F is for Funerals
As sad as funerals are, I’ve recently found a very beautiful aspect to them. While it is the commemoration of the loss of a person from this earth and their reunification with their Lord, for us here still left on earth it can be a very deep experience that brings us together.
Two funerals stand out very clearly in my mind. The funeral of my grandmother nearly four and a half years ago, and the funeral of one of my elementary school teachers a couple of months ago.
Grandma’s funeral was an experience unlike any other in my life. For the first time ever, I very clearly recognized and knew the face of the person in the coffin. I had memories with that person that I so badly did not want to leave behind as “the past.” I had to use past tense for a person I had known as someone very present in my life only days prior.

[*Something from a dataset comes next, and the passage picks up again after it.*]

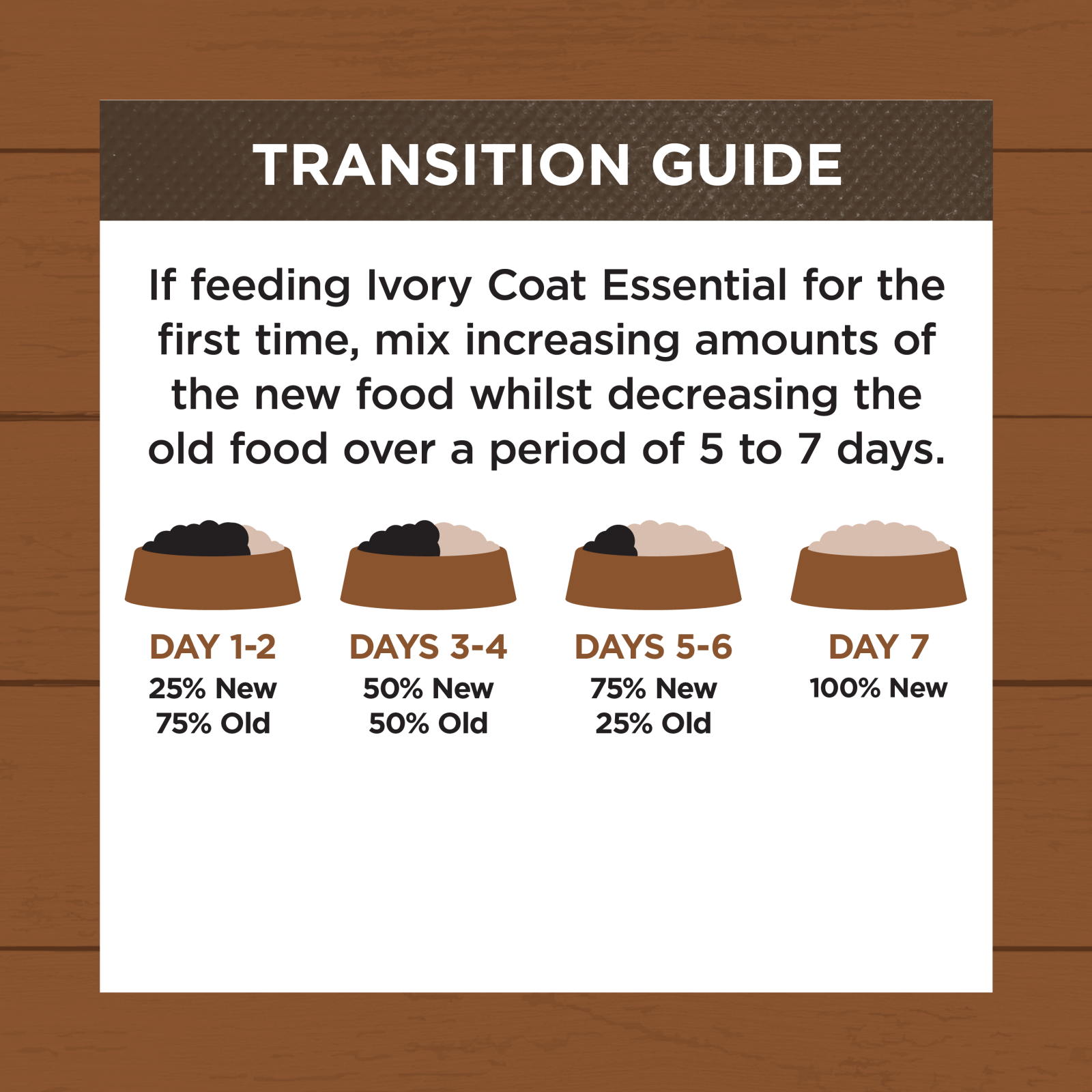 211220241734783811.png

It hurt. It was painful to have to come to all of that realization so quickly.
Yet at the same time, I remember moments from that day in which my heart was lifted. Seeing the people who entered the mosque to pay their respects, dear people in my family’s life, some of whom we had not seen in years. Feeling the outpouring of love an entire community showered onto me and my family. Being surrounded by my aunts, uncles, and cousins, and more than ever feeling like a family, one that shared experiences no one else in the world could ever fully understand.
Then recently at my teacher’s funeral, amidst feeling sadness at the loss, hurt for my friends who were related to this teacher and horrific realization that those passing away are getting closer and closer to my parents’ age, again I found that community and love that I found at Grandma’s funeral. Teachers who introduced me to so many of my ideas and beliefs that shape who I am today. Friends I made over ten years ago, who grew up with me. Other individuals who I am not necessarily close to, but who I realize make up my community.
There is so much emotion wrapped into a funeral, and while the freshest feeling is sadness, the deeper feeling is love. Love for the person who has passed, and love for the people you still have with you. The times around the death of a loved one are so difficult, yet part of me yearns for that love again.